## Activity
Output only the lines from the one holding "class: Mammalia" to the end of the data below, please, copied exactly.

## Dataset records
▽
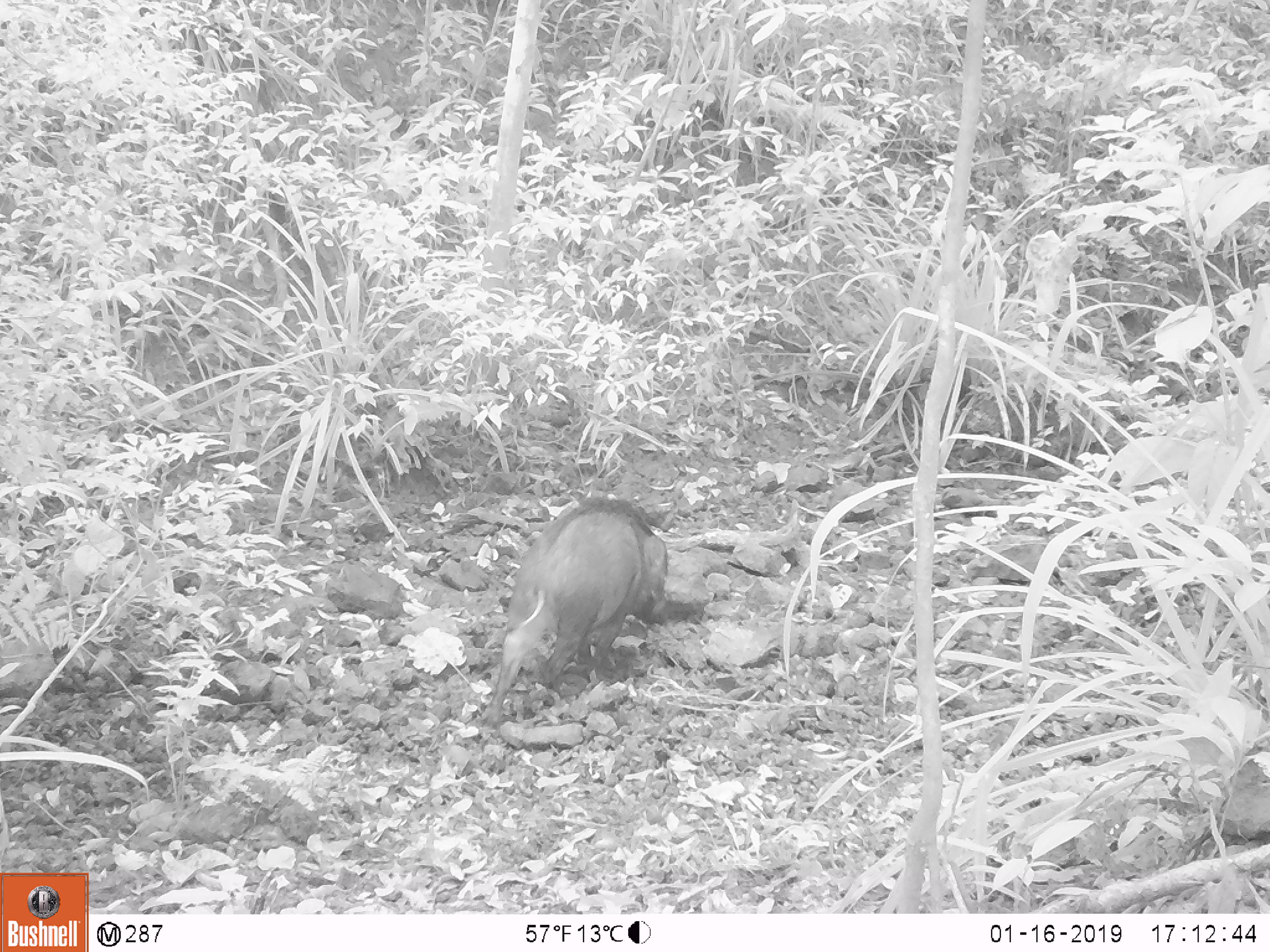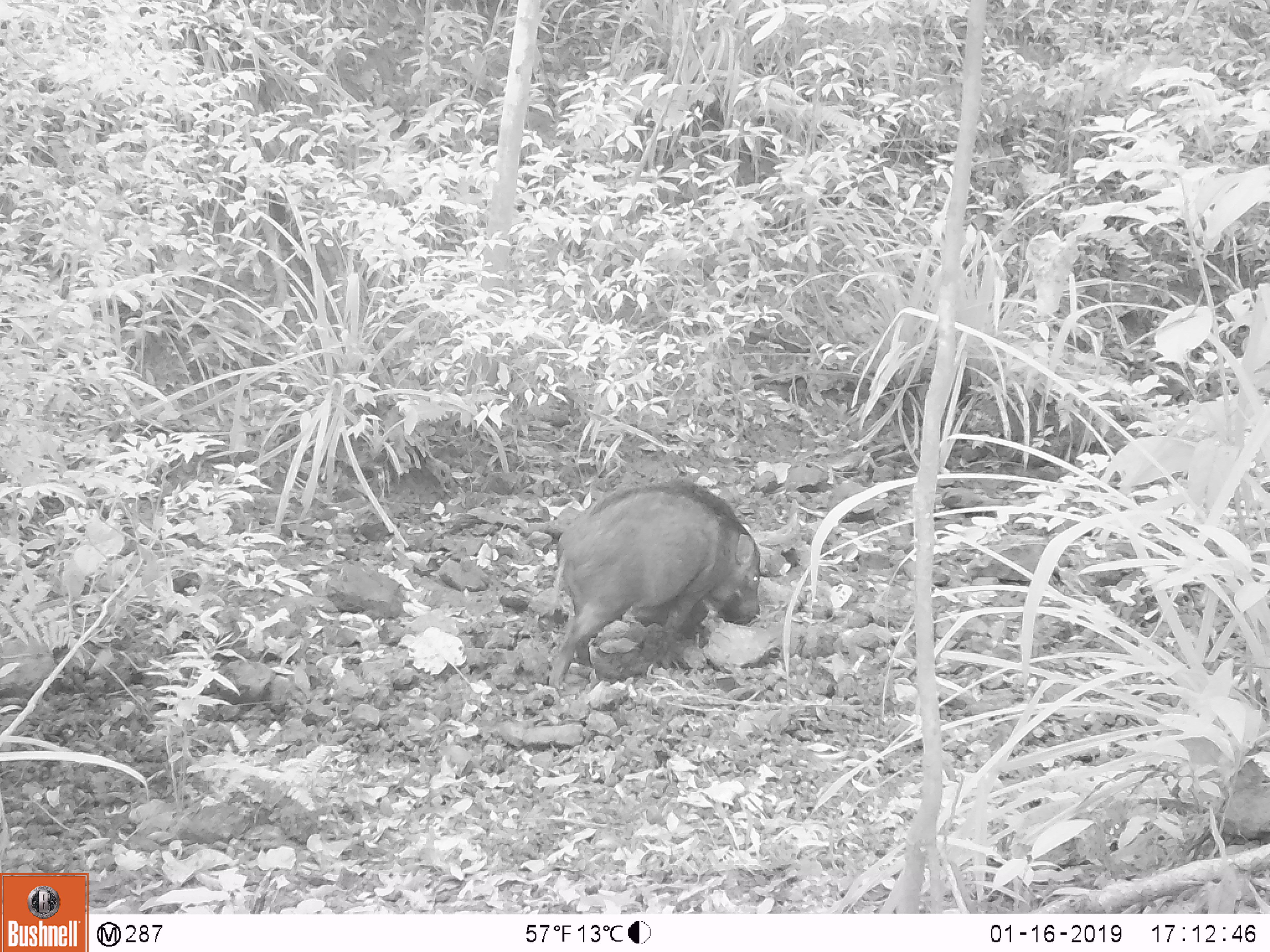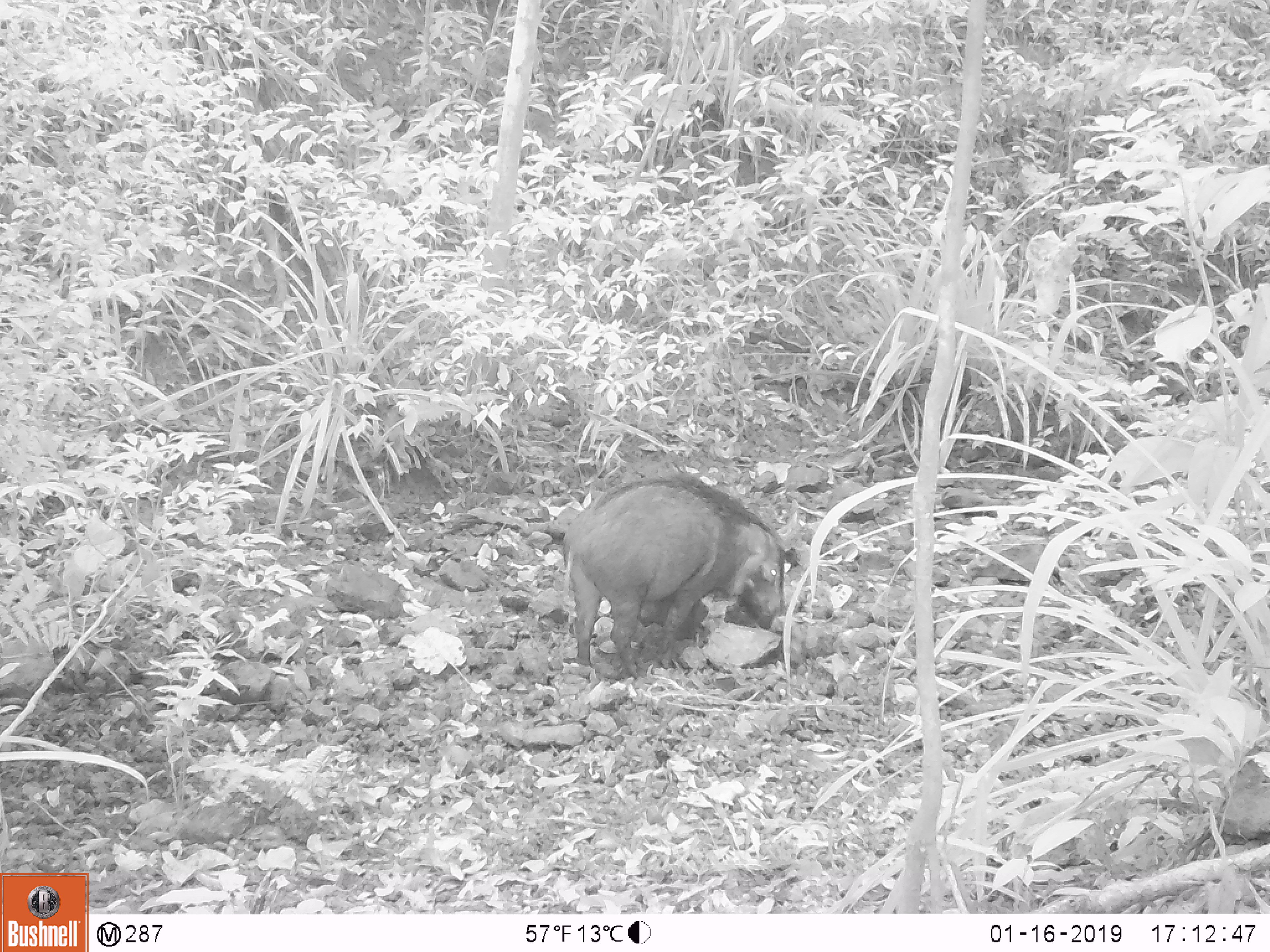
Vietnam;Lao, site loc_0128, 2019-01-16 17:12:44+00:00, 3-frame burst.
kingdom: Animalia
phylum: Chordata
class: Mammalia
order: Artiodactyla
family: Suidae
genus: Sus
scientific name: Sus scrofa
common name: eurasian wild pig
Eurasian wild pig (Sus scrofa). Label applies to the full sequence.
△
## Exercise response
class: Mammalia
order: Artiodactyla
family: Suidae
genus: Sus
scientific name: Sus scrofa
common name: eurasian wild pig
Eurasian wild pig (Sus scrofa). Label applies to the full sequence.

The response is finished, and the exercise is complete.